Non-interest expenses flared up 5% year over year to $1.07 billion during the October-December period. This upswing mainly resulted from an elevation in compensation, employee benefits, occupancy, outside services, equipment and software expenses. These were partly negated by lower other expenses.
Assets Under Management and Custody Climb
As of Dec 31, 2019, Northern Trust’s total assets under custody climbed 22% year over year to $9.2 trillion, while total assets under management increased 15% to $1.2 trillion.
Credit Quality: A Marked Improvement
Total allowance for credit losses came in at $124.4 million, down 10% year over year. Net charge offs were $2.3 million compared with the net recoveries of $1.7 million reported in the year-ago quarter.

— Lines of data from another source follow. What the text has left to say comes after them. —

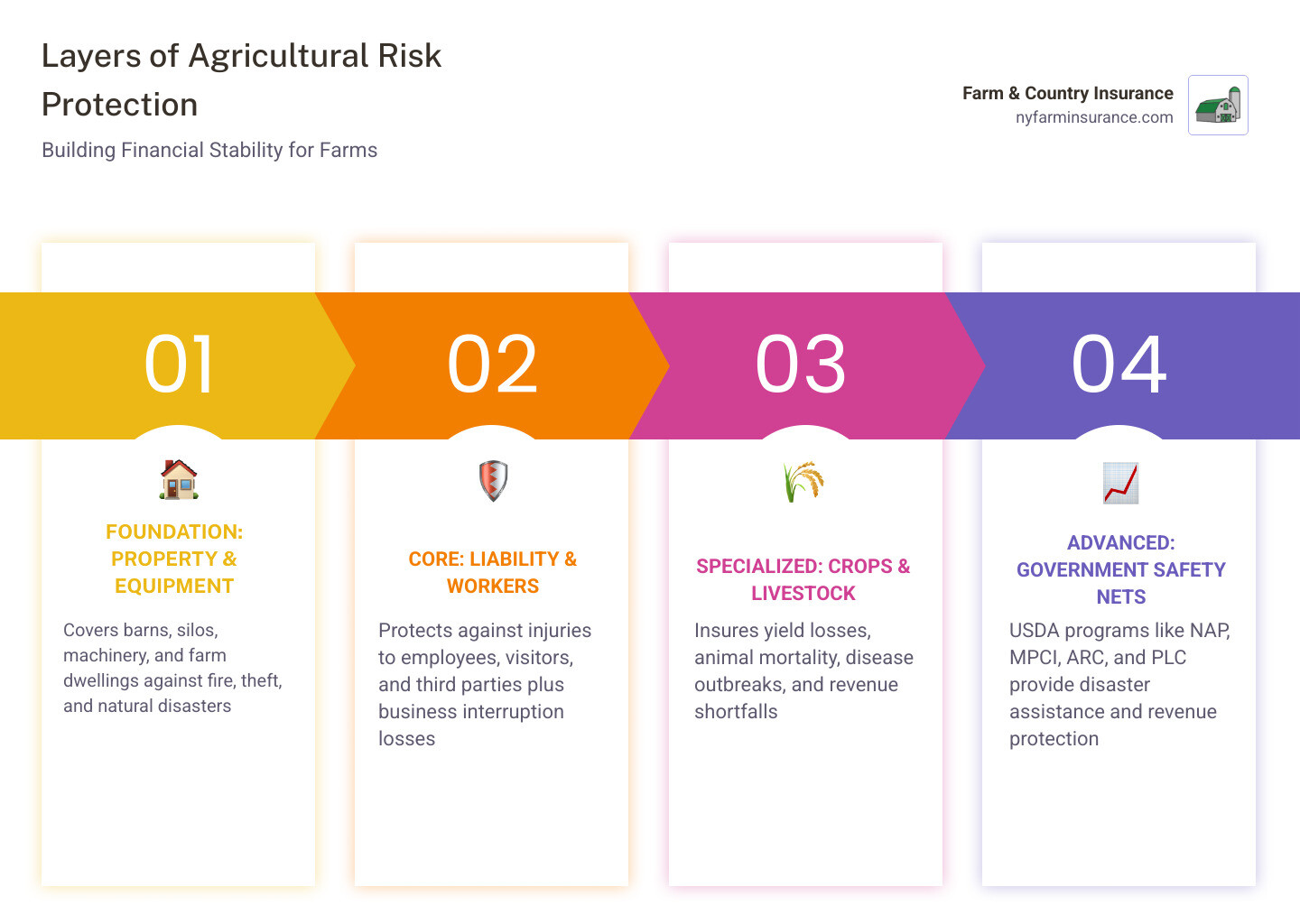 Layers of Agricultural Risk Protection

Building Financial Stability for Farms

Farm & Country Insurance
nyfarminsurance.com

01

FOUNDATION: PROPERTY & EQUIPMENT

Covers barns, silos, machinery, and farm dwellings against fire, theft, and natural disasters

02

CORE: LIABILITY & WORKERS

Protects against injuries to employees, visitors, and third parties plus business interruption losses

03

SPECIALIZED: CROPS & LIVESTOCK

Insures yield losses, animal mortality, disease outbreaks, and revenue shortfalls

04

ADVANCED: GOVERNMENT SAFETY NETS

USDA programs like NAP, MPCI, ARC, and PLC provide disaster assistance and revenue protection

Further, non-performing assets decreased 26.3% year over year to $86.8 million as of Dec 31, 2019. Credit provision was $1 million in the quarter compared with the $4 million of credit provision reported in the prior-year quarter.
Strong Capital Position
Under the Advanced Approach, as of Dec 31, 2019, Tier 1 capital ratio, total capital ratio and Tier 1 leverage ratio came in at 15.2%, 16.9% and 8.7%, compared with 15%, 16.9% and 8%, respectively, witnessed in the prior-year quarter. All ratios exceeded the regulatory requirements.
Return on average common equity was 14.8% compared with the year-earlier quarter’s 17%. Return on average assets was 1.25% compared with the 1.34% witnessed in the year-ago quarter.
Capital Deployment Update
During 2019, Northern Trust repurchased 11.78 million shares for $1.1 billion at an average price of $93.40 per share. Notably, during the reported quarter, the company repurchased 2.61 million shares for $264.4 million, at an average price of $101.33 per share. This includes shares related to share-based compensation.
Northern Trust put up a decent show during the December-end quarter. Growth in assets under custody and management, revenues and an improving credit quality will likely continue. Furthermore, rise in margin is another tailwind. Though escalating expenses might pose a threat to the company’s profitability, rise in fee income is anticipated to act as a tailwind.
Northern Trust Corporation Price, Consensus and EPS Surprise
Northern Trust Corporation price-consensus-eps-surprise-chart | Northern Trust Corporation Quote
Currently, Northern Trust carries a Zacks Rank #2 (Buy). You can see the complete list of today’s Zacks #1 Rank (Strong Buy) stocks here.
Performance of Other Banks
U.S. Bancorp USB reported fourth-quarter 2019 adjusted earnings per share of $1.08, in line with the Zacks Consensus Estimate. The bottom line jumped slightly from the prior-year quarter figure. Higher loan and deposit balances were the driving factors. However, fall in interest and fee income was recorded. Also, escalating expenses and provisions were the undermining factors.
Regions Financial’s RF fourth-quarter adjusted earnings of 40 cents per share surpassed the Zacks Consensus Estimate of 39 cents. Moreover, the figure reflects a 5.3% rise, year over year. Results benefited from an improvement in revenues. The company’s balance-sheet position remained strong. Nonetheless, higher expenses and rise in provisions hurt results to some extent.
Riding on high revenues, PNC Financial PNC reported a positive earnings surprise of 1.7% in fourth-quarter 2019. Earnings per share of $2.97 outpaced the Zacks Consensus Estimate of $2.92. In addition, the bottom line reflects an 8% jump from the prior-year quarter’s reported figure.